## Your goal
Write out the couscous recipe below word for word, from "2 - Bring mixture" to "sprigs, if desired.".

## Passage shown
This week's Diabetic Dish of the Week is Mexicana Couscous. You can find this recipe or variations of it on many sites but I'm going with one on the CooksRecipes website. Cooks has an incredible selection of recipes for all tastes and cuisines! http://www.cooksrecipes.com/index.html
Couscous lends itself to many flavorings—including Mexican.
3/4 cup chopped onion
2 cloves garlic, minced
1 tablespoon cooking oil
1/2 teaspoon ground cumin
1 cup reduced-sodium chicken broth
3/4 cup frozen peas
3/4 cup coarsely chopped tomatoes
2 tablespoons snipped fresh cilantro
3/4 cup couscous
Fresh cilantro sprigs (optional)
1 - In a medium saucepan cook onion and garlic in hot oil over medium heat until tender. Stir in cumin; cook for 30 seconds. Carefully add broth, peas, tomato and cilantro.
2 - Bring mixture to boiling; stir in couscous. Remove from heat. Cover; let stand for 5 minutes. Fluff with a fork before serving. Garnish with cilantro sprigs, if desired.
Makes 6 servings.
Nutritional Information Per Serving (1/6 of recipe): 134, total fat: 3g, saturated fat: 0g, cholesterol: 0mg, sodium: 124mg, carbohydrate: 23g, fiber: 6g, protein: 4g, vitamin A: 15%, vitamin C: 13%, calcium: 1%, iron: 5%.

## Stored data
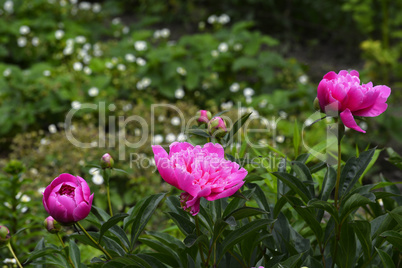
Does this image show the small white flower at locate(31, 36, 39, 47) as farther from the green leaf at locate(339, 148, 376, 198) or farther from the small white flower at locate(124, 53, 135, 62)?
the green leaf at locate(339, 148, 376, 198)

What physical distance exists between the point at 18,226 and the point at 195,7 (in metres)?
3.29

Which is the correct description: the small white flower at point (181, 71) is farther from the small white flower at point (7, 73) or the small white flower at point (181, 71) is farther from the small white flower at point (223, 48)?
the small white flower at point (7, 73)

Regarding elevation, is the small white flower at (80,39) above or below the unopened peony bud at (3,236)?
below

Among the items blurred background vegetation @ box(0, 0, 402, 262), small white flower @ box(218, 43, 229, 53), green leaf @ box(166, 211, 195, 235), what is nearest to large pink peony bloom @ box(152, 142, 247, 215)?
green leaf @ box(166, 211, 195, 235)

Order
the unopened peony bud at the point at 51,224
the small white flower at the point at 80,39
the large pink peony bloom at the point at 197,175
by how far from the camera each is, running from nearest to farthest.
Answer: the large pink peony bloom at the point at 197,175
the unopened peony bud at the point at 51,224
the small white flower at the point at 80,39

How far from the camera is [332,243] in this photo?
1006 mm

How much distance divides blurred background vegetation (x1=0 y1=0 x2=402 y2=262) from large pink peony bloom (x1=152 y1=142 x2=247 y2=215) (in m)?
1.27

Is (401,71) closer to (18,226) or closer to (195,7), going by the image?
(195,7)

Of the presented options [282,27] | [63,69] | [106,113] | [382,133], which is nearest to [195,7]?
[282,27]

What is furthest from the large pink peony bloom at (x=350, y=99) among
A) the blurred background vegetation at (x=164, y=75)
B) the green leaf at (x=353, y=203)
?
the blurred background vegetation at (x=164, y=75)

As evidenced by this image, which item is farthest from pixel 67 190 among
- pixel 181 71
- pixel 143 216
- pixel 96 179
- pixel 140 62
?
pixel 140 62

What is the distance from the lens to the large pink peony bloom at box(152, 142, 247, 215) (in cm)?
73

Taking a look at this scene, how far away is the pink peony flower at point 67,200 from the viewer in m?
0.78

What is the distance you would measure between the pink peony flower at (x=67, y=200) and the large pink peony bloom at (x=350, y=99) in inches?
17.9
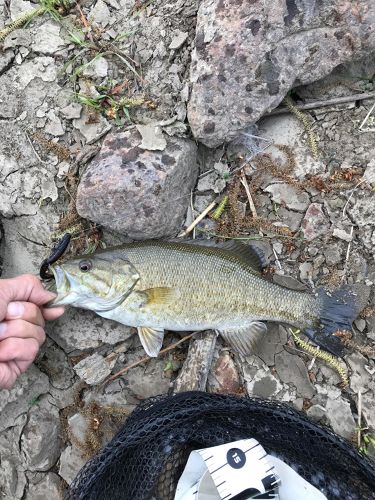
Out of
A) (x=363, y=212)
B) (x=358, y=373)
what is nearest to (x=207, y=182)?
(x=363, y=212)

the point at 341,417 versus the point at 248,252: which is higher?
the point at 248,252

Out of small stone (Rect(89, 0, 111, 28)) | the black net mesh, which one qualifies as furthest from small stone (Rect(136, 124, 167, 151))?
the black net mesh

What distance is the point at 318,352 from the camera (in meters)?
4.16

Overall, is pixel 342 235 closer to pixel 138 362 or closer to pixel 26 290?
pixel 138 362

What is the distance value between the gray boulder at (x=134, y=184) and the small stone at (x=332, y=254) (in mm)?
→ 1261

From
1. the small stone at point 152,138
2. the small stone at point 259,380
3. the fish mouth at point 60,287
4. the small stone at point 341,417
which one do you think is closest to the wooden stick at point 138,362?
the small stone at point 259,380

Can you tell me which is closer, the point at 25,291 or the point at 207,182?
the point at 25,291

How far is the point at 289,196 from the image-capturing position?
172 inches

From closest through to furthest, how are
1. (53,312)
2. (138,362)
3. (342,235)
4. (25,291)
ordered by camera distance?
(25,291)
(53,312)
(342,235)
(138,362)

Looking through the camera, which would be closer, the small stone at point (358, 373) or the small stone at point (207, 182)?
the small stone at point (358, 373)

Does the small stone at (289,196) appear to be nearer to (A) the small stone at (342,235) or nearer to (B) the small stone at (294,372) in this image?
(A) the small stone at (342,235)

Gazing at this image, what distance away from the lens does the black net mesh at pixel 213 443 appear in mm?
3832

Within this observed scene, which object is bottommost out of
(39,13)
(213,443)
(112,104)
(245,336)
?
(213,443)

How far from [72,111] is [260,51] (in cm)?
157
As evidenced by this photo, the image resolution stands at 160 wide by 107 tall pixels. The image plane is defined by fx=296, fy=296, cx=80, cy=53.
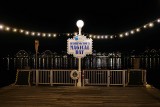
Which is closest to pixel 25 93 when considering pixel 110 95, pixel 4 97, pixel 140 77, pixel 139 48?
pixel 4 97

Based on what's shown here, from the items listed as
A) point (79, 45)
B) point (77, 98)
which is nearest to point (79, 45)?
point (79, 45)

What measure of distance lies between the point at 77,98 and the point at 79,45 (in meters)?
4.44

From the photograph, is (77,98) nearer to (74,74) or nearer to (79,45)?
(74,74)

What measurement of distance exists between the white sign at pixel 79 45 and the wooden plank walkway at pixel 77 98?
2.42 m

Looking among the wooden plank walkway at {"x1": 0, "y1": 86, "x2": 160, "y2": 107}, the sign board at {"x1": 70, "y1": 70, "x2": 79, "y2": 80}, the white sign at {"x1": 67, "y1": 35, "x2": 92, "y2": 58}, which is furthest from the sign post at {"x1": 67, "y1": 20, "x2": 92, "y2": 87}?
the wooden plank walkway at {"x1": 0, "y1": 86, "x2": 160, "y2": 107}

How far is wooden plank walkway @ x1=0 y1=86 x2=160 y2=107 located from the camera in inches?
431

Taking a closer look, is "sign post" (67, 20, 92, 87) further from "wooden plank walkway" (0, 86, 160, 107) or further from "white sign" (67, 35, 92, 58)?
"wooden plank walkway" (0, 86, 160, 107)

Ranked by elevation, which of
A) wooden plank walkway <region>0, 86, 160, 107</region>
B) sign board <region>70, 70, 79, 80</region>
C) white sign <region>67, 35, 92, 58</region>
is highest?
white sign <region>67, 35, 92, 58</region>

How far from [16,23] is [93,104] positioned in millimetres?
54317

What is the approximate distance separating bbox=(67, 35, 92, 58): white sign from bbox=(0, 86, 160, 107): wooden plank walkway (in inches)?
95.4

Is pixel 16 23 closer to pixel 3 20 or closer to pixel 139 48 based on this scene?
pixel 3 20

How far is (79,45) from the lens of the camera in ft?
52.5

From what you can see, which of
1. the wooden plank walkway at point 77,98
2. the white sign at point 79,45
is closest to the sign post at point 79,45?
the white sign at point 79,45

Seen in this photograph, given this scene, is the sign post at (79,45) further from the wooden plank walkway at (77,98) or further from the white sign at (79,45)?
the wooden plank walkway at (77,98)
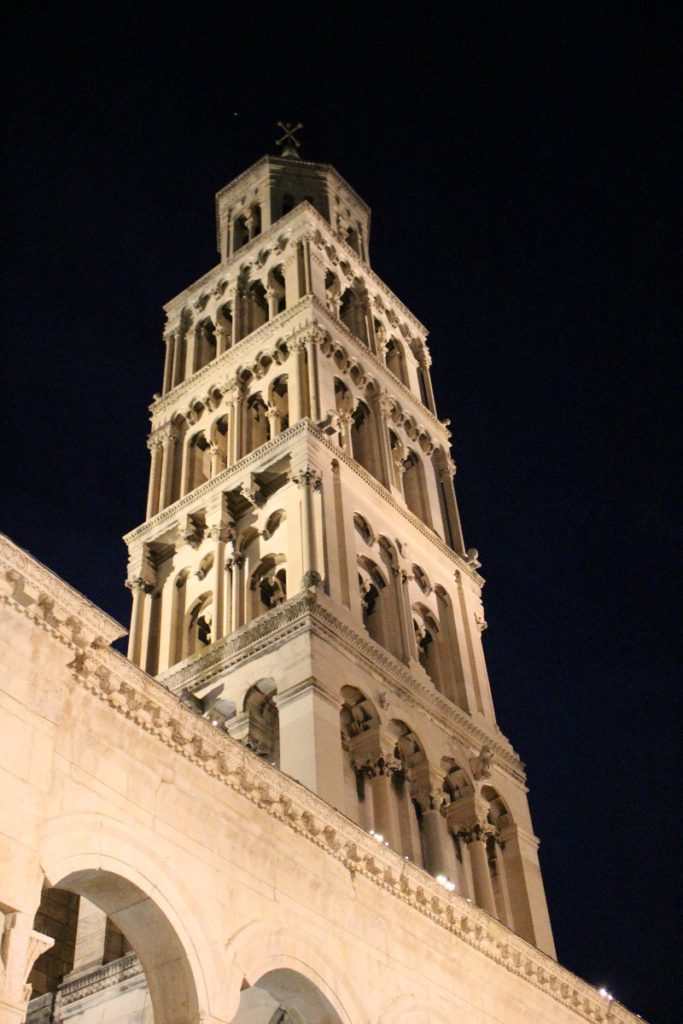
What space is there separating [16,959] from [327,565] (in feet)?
69.3

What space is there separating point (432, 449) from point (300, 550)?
12.4 meters

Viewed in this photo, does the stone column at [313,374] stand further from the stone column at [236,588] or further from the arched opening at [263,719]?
the arched opening at [263,719]

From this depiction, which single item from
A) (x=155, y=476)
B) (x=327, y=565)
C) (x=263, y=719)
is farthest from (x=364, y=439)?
(x=263, y=719)

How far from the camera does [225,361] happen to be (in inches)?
1715

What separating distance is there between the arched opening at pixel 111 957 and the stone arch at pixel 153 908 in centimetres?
1

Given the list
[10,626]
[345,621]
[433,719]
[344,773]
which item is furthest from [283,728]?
[10,626]

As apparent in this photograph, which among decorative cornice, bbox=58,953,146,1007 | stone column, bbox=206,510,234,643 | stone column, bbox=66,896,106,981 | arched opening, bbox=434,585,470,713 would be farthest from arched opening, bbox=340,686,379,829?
decorative cornice, bbox=58,953,146,1007

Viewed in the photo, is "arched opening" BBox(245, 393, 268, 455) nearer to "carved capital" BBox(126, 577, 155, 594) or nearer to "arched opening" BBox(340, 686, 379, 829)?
"carved capital" BBox(126, 577, 155, 594)

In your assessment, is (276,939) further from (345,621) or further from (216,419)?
(216,419)

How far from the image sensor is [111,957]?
21.4m

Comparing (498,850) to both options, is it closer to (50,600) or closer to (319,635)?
(319,635)

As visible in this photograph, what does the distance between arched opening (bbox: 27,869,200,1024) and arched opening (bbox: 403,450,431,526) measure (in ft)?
64.3

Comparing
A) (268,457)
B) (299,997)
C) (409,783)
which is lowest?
(299,997)

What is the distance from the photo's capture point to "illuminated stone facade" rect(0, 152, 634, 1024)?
1488cm
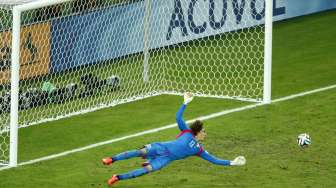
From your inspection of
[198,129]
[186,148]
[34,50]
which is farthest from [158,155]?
[34,50]

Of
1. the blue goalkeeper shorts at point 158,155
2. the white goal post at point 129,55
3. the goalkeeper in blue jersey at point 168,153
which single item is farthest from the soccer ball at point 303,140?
the blue goalkeeper shorts at point 158,155

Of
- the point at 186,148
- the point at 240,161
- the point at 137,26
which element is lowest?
the point at 240,161

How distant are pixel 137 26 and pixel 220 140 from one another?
4.92 meters

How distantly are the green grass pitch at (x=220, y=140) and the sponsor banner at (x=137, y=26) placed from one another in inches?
54.7

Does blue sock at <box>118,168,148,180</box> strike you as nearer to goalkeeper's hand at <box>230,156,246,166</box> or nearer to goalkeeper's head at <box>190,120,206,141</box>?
goalkeeper's head at <box>190,120,206,141</box>

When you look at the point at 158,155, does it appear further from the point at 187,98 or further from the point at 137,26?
the point at 137,26

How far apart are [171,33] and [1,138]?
5.69m

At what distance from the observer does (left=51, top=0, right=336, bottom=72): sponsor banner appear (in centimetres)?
2352

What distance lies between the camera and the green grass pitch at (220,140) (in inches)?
695

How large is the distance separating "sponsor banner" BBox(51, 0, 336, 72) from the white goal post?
0.06 feet

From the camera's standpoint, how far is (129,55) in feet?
77.7

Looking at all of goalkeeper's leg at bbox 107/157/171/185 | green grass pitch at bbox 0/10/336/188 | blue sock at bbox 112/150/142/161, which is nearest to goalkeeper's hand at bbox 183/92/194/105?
goalkeeper's leg at bbox 107/157/171/185

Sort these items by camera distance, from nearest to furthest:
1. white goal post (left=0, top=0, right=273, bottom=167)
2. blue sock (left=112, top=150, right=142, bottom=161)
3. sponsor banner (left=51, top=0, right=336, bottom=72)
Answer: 1. blue sock (left=112, top=150, right=142, bottom=161)
2. white goal post (left=0, top=0, right=273, bottom=167)
3. sponsor banner (left=51, top=0, right=336, bottom=72)

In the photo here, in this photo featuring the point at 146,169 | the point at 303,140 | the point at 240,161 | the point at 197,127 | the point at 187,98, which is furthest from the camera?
the point at 303,140
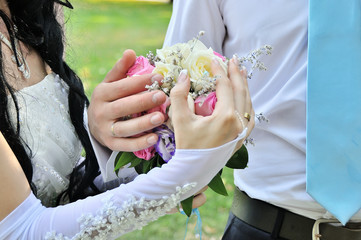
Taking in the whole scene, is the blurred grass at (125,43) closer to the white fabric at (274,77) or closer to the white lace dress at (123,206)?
the white fabric at (274,77)

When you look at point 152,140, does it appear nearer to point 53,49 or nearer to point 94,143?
point 94,143

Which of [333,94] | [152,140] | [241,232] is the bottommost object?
[241,232]

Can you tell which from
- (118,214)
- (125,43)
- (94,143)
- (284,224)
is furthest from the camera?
(125,43)

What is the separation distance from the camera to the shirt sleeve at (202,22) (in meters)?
2.11

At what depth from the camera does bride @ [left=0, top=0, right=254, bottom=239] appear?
1.54m

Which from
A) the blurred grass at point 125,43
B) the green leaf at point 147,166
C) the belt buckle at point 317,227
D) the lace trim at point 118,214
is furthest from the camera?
the blurred grass at point 125,43

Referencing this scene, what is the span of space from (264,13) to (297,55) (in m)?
0.21

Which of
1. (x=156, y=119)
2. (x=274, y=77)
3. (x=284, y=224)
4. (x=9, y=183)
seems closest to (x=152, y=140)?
(x=156, y=119)

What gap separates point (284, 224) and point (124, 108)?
0.86 m

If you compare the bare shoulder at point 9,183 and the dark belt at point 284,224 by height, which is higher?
the bare shoulder at point 9,183

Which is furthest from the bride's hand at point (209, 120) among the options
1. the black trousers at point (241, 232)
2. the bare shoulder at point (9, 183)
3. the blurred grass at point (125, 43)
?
the blurred grass at point (125, 43)

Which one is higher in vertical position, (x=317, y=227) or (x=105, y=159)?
(x=105, y=159)

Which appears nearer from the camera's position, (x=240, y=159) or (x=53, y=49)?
(x=240, y=159)

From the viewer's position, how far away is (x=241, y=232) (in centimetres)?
222
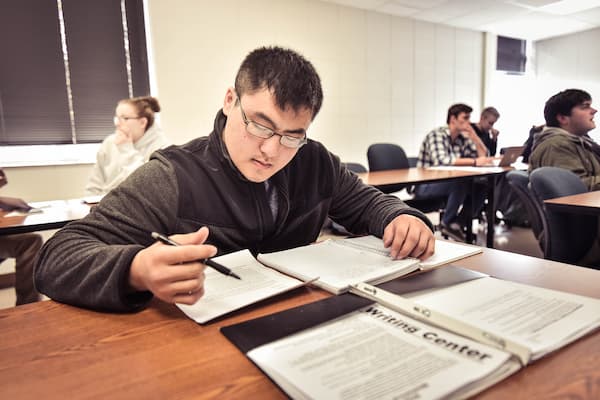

## Final answer
2 - Bring mixture to boiling; stir in couscous. Remove from heat. Cover; let stand for 5 minutes. Fluff with a fork before serving. Garnish with cilantro sprigs, if desired.